Chciałabym zwrócić uwagę na ust. 8 przedmiotowego sprawozdania, w którym wprowadza się zakaz trałowania dennego na głębokościach poniżej 1000 m. Dlaczego musimy określać ograniczenia dotyczące szczególnej głębokości? Podstawą do komercjalizacji zasobów i zachowania równowagi biologicznej powinny być cechy regionalne i porozumienia międzynarodowe. Jeżeli zakaz połowów na danej głębokości jest uzasadniony na danym obszarze, wówczas ograniczenie powinno mieć zastosowanie do wszystkich narzędzi połowowych, które mają kontakt z dnem morza, nie tylko do włoków przydennych.

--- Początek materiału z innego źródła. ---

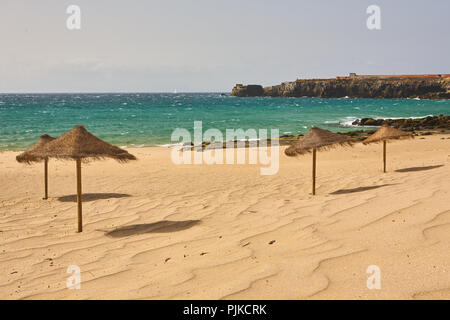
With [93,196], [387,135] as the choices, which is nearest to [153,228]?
[93,196]

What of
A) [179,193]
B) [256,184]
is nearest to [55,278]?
[179,193]

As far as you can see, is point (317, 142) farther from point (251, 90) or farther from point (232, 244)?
point (251, 90)

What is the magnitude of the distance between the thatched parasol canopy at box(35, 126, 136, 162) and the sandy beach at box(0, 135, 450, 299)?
1.26m

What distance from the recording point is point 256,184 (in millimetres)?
11609

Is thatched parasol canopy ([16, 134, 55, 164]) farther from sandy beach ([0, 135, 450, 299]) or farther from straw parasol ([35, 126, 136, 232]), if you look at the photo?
sandy beach ([0, 135, 450, 299])

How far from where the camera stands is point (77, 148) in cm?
685

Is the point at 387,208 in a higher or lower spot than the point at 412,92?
lower

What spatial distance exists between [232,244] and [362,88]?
431ft

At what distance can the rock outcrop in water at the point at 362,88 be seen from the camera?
114m

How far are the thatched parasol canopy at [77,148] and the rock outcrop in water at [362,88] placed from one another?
114735 mm

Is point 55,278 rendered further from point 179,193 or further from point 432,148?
point 432,148

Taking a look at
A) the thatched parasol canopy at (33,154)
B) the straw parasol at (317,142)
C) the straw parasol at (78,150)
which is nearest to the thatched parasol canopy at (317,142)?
the straw parasol at (317,142)

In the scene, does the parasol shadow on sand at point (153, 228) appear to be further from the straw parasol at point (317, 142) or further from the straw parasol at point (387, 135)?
the straw parasol at point (387, 135)
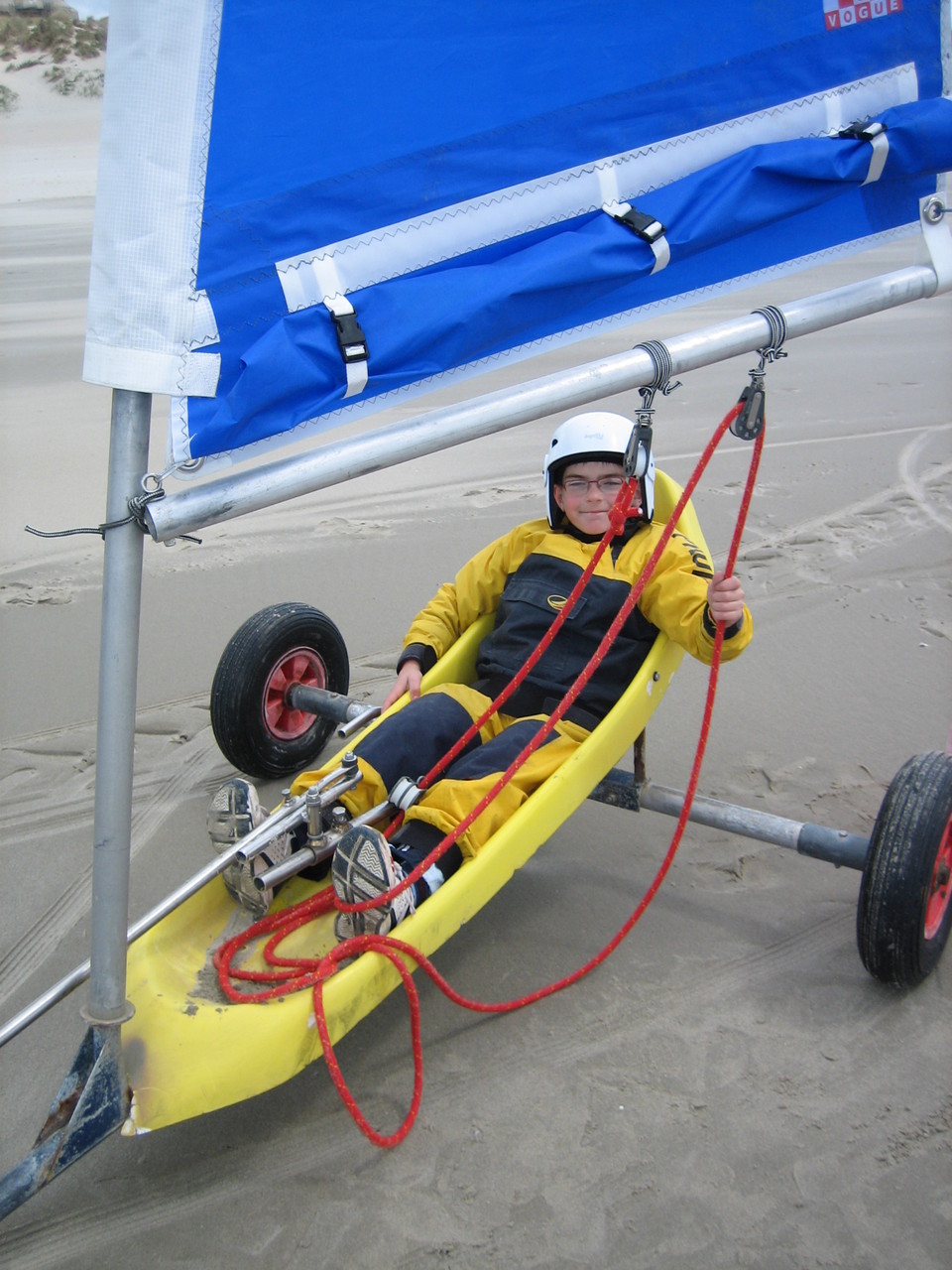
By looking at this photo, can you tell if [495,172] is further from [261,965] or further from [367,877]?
[261,965]

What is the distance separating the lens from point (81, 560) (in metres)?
5.51

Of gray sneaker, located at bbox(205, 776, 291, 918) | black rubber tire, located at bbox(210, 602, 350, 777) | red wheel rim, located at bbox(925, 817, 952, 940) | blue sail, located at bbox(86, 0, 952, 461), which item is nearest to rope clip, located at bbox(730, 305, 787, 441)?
blue sail, located at bbox(86, 0, 952, 461)

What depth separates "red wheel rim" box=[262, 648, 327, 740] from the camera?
3758mm

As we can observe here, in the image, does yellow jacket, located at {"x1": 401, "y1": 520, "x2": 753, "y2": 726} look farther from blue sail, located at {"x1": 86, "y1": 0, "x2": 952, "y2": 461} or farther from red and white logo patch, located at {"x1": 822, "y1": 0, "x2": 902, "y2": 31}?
red and white logo patch, located at {"x1": 822, "y1": 0, "x2": 902, "y2": 31}

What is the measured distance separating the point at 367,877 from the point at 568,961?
74cm

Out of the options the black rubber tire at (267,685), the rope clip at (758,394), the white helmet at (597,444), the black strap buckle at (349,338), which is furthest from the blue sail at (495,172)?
the black rubber tire at (267,685)

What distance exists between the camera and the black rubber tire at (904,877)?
102 inches

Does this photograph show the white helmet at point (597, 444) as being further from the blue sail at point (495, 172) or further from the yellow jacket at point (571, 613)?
the blue sail at point (495, 172)

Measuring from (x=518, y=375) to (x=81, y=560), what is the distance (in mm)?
3663

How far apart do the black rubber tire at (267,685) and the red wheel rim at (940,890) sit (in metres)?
1.99

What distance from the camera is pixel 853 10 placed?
2316 mm

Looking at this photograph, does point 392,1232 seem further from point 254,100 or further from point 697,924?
point 254,100

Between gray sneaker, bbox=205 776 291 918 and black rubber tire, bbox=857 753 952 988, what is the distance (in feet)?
4.46

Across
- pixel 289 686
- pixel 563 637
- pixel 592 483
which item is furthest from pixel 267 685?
pixel 592 483
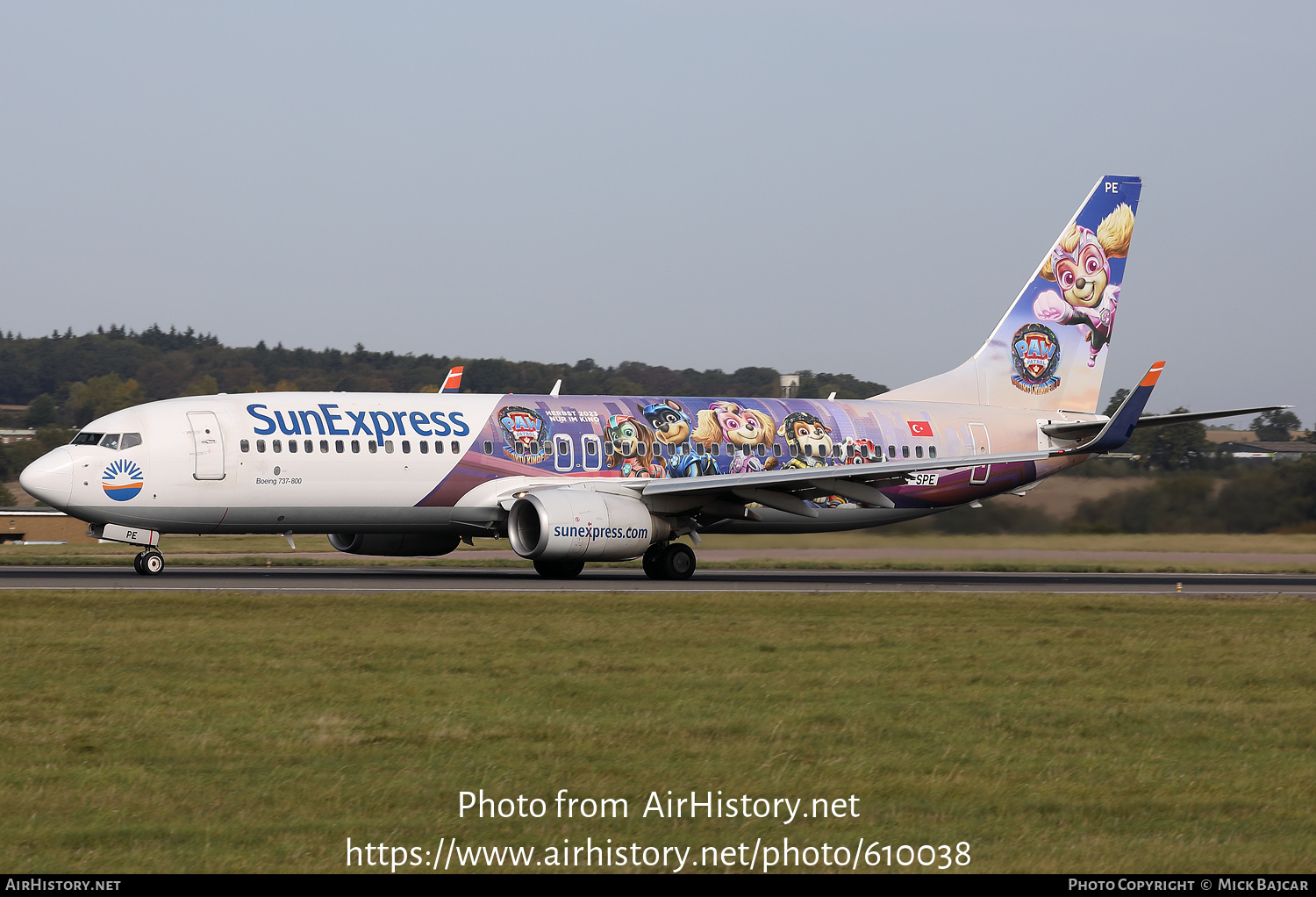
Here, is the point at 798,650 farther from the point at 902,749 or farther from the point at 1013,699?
the point at 902,749

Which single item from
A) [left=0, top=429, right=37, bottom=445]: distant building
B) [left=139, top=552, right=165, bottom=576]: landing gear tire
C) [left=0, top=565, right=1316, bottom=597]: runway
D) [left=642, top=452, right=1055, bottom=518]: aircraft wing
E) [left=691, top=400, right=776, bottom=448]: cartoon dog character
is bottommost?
[left=0, top=565, right=1316, bottom=597]: runway

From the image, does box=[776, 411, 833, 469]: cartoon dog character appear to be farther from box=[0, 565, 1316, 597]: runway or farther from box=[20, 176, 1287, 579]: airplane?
Result: box=[0, 565, 1316, 597]: runway

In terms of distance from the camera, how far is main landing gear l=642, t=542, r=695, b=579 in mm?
29484

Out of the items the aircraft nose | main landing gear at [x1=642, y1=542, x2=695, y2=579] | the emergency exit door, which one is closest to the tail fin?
main landing gear at [x1=642, y1=542, x2=695, y2=579]

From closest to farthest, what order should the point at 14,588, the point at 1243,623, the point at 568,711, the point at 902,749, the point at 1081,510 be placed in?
Result: the point at 902,749 < the point at 568,711 < the point at 1243,623 < the point at 14,588 < the point at 1081,510

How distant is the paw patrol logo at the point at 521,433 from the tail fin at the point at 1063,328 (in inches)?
414

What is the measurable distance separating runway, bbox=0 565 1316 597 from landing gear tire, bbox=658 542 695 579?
407 millimetres

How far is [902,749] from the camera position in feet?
33.5

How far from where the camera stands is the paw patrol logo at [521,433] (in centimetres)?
2922

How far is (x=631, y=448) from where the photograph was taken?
100 ft

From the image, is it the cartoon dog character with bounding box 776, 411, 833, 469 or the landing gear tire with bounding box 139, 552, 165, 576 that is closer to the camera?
the landing gear tire with bounding box 139, 552, 165, 576
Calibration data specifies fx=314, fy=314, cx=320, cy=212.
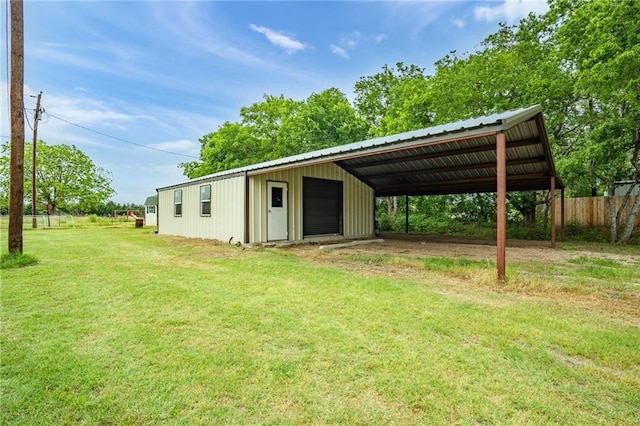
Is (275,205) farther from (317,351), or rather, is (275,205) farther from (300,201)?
(317,351)

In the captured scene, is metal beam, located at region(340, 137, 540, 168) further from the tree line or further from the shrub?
the shrub

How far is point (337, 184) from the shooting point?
11.6 m

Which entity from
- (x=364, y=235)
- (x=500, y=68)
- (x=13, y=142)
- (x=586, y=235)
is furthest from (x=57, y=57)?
(x=586, y=235)

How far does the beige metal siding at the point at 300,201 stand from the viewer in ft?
30.8

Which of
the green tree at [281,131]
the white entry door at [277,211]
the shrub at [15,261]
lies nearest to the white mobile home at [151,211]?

Potrzebujemy elastycznego systemu, by zarządzać zasobami rybnymi oraz możliwości szybkiego reagowania. Chciałabym podziękować sprawozdawczyni, która zwróciła uwagę na brak skuteczności obowiązujących przepisów.
Daciana Octavia Sârbu (PSE), na piśmie. – (RO) Nieustanne i szybkie wyczerpywanie głębinowych zasobów rybnych oraz niewystarczające środki ochrony głębinowej różnorodności biologicznej wymagają pilnych działań w celu zapewnienia ochrony i zrównoważonego wykorzystania gatunków ryb. Chociaż w swoich zaleceniach z roku 2002 i 2004 Międzynarodowa Rada Badań Morza zwróciła uwagę na fakt, że większość gatunków nie osiąga poziomów bezpieczeństwa biologicznego, Unia Europejska nie zmniejszyła w wystarczającym stopniu swoich nakładów połowowych, by zapewnić zrównoważone połowy.
Komunikat Komisji w sprawie przeglądu systemu zarządzania głębinowymi zasobami rybnymi potwierdza, że obecne poziomy wykorzystania zasobów głębinowych muszą zostać ograniczone oraz że obowiązujące środki nie zostały wdrożone w stopniu zapewniającym ich skuteczność. Dlatego też przed przyjęciem nowych działań w zakresie zarządzania powinniśmy ustalić powody niewdrażania obowiązujących działań oraz powody, dla których państwa członkowskie nie wypełniają swoich zobowiązań bądź wypełniają je zbyt późno.
Ponadto UE powinna poczynić istotne wysiłki na rzecz pełnego i skutecznego wdrożenia rezolucji 61/105 Zgromadzenia Ogólnego Narodów Zjednoczonych w sprawie stref połowów głębinowych na pełnym morzu i ochrony wrażliwych ekosystemów morskich.